= Work instructions =
Once you have read the listing below, output it again exactly.

━━━━━━━━

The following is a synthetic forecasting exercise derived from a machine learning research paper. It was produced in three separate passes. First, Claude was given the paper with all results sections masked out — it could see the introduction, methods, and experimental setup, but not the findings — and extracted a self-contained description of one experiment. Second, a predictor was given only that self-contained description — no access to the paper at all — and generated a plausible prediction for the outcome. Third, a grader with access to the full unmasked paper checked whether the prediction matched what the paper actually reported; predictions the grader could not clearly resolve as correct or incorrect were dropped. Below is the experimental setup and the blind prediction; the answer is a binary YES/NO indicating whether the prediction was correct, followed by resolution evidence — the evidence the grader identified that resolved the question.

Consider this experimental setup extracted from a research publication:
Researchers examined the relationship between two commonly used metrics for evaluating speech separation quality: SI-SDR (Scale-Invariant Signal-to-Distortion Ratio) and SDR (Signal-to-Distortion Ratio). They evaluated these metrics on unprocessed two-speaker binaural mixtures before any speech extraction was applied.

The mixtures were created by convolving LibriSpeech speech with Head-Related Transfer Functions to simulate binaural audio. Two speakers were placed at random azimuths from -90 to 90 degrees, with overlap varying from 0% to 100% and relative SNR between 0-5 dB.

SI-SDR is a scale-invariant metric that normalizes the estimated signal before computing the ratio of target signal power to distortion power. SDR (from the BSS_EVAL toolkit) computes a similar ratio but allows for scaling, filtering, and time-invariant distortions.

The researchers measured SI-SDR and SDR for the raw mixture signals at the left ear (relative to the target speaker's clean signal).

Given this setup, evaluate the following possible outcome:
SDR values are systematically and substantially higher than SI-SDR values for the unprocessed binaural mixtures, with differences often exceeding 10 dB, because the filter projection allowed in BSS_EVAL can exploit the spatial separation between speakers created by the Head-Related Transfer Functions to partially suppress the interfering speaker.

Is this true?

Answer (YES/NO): YES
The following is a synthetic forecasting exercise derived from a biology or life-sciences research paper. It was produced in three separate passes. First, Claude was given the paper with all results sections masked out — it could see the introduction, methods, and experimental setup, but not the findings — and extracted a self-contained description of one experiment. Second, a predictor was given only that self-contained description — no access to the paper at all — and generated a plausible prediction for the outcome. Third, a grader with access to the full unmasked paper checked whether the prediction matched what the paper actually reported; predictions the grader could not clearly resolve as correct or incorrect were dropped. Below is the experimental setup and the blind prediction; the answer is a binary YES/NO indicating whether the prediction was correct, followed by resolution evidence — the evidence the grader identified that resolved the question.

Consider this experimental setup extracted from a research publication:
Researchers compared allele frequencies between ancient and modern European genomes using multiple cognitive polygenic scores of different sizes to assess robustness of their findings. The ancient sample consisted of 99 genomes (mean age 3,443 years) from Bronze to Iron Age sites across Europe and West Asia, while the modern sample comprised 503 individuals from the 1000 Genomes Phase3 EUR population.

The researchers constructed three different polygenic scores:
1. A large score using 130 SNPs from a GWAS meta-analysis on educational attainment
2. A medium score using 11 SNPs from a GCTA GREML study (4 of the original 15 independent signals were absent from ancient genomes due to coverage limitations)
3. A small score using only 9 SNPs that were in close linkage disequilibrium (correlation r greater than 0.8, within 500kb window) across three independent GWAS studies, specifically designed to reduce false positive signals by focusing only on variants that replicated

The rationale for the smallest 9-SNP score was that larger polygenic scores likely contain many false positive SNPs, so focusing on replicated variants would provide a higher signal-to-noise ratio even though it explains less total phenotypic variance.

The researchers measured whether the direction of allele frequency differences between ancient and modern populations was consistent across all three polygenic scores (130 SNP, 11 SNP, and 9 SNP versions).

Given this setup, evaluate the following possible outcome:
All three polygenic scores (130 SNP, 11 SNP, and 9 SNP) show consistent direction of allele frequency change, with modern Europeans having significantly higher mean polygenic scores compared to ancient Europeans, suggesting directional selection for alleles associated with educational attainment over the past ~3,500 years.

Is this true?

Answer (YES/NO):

━━━━━━━━

= Exercise response =
The following is a synthetic forecasting exercise derived from a machine learning research paper. It was produced in three separate passes. First, Claude was given the paper with all results sections masked out — it could see the introduction, methods, and experimental setup, but not the findings — and extracted a self-contained description of one experiment. Second, a predictor was given only that self-contained description — no access to the paper at all — and generated a plausible prediction for the outcome. Third, a grader with access to the full unmasked paper checked whether the prediction matched what the paper actually reported; predictions the grader could not clearly resolve as correct or incorrect were dropped. Below is the experimental setup and the blind prediction; the answer is a binary YES/NO indicating whether the prediction was correct, followed by resolution evidence — the evidence the grader identified that resolved the question.

Consider this experimental setup extracted from a research publication:
Researchers examined the relationship between two commonly used metrics for evaluating speech separation quality: SI-SDR (Scale-Invariant Signal-to-Distortion Ratio) and SDR (Signal-to-Distortion Ratio). They evaluated these metrics on unprocessed two-speaker binaural mixtures before any speech extraction was applied.

The mixtures were created by convolving LibriSpeech speech with Head-Related Transfer Functions to simulate binaural audio. Two speakers were placed at random azimuths from -90 to 90 degrees, with overlap varying from 0% to 100% and relative SNR between 0-5 dB.

SI-SDR is a scale-invariant metric that normalizes the estimated signal before computing the ratio of target signal power to distortion power. SDR (from the BSS_EVAL toolkit) computes a similar ratio but allows for scaling, filtering, and time-invariant distortions.

The researchers measured SI-SDR and SDR for the raw mixture signals at the left ear (relative to the target speaker's clean signal).

Given this setup, evaluate the following possible outcome:
SDR values are systematically and substantially higher than SI-SDR values for the unprocessed binaural mixtures, with differences often exceeding 10 dB, because the filter projection allowed in BSS_EVAL can exploit the spatial separation between speakers created by the Head-Related Transfer Functions to partially suppress the interfering speaker.

Is this true?

Answer (YES/NO): YES
The following is a synthetic forecasting exercise derived from a biology or life-sciences research paper. It was produced in three separate passes. First, Claude was given the paper with all results sections masked out — it could see the introduction, methods, and experimental setup, but not the findings — and extracted a self-contained description of one experiment. Second, a predictor was given only that self-contained description — no access to the paper at all — and generated a plausible prediction for the outcome. Third, a grader with access to the full unmasked paper checked whether the prediction matched what the paper actually reported; predictions the grader could not clearly resolve as correct or incorrect were dropped. Below is the experimental setup and the blind prediction; the answer is a binary YES/NO indicating whether the prediction was correct, followed by resolution evidence — the evidence the grader identified that resolved the question.

Consider this experimental setup extracted from a research publication:
Researchers compared allele frequencies between ancient and modern European genomes using multiple cognitive polygenic scores of different sizes to assess robustness of their findings. The ancient sample consisted of 99 genomes (mean age 3,443 years) from Bronze to Iron Age sites across Europe and West Asia, while the modern sample comprised 503 individuals from the 1000 Genomes Phase3 EUR population.

The researchers constructed three different polygenic scores:
1. A large score using 130 SNPs from a GWAS meta-analysis on educational attainment
2. A medium score using 11 SNPs from a GCTA GREML study (4 of the original 15 independent signals were absent from ancient genomes due to coverage limitations)
3. A small score using only 9 SNPs that were in close linkage disequilibrium (correlation r greater than 0.8, within 500kb window) across three independent GWAS studies, specifically designed to reduce false positive signals by focusing only on variants that replicated

The rationale for the smallest 9-SNP score was that larger polygenic scores likely contain many false positive SNPs, so focusing on replicated variants would provide a higher signal-to-noise ratio even though it explains less total phenotypic variance.

The researchers measured whether the direction of allele frequency differences between ancient and modern populations was consistent across all three polygenic scores (130 SNP, 11 SNP, and 9 SNP versions).

Given this setup, evaluate the following possible outcome:
All three polygenic scores (130 SNP, 11 SNP, and 9 SNP) show consistent direction of allele frequency change, with modern Europeans having significantly higher mean polygenic scores compared to ancient Europeans, suggesting directional selection for alleles associated with educational attainment over the past ~3,500 years.

Is this true?

Answer (YES/NO):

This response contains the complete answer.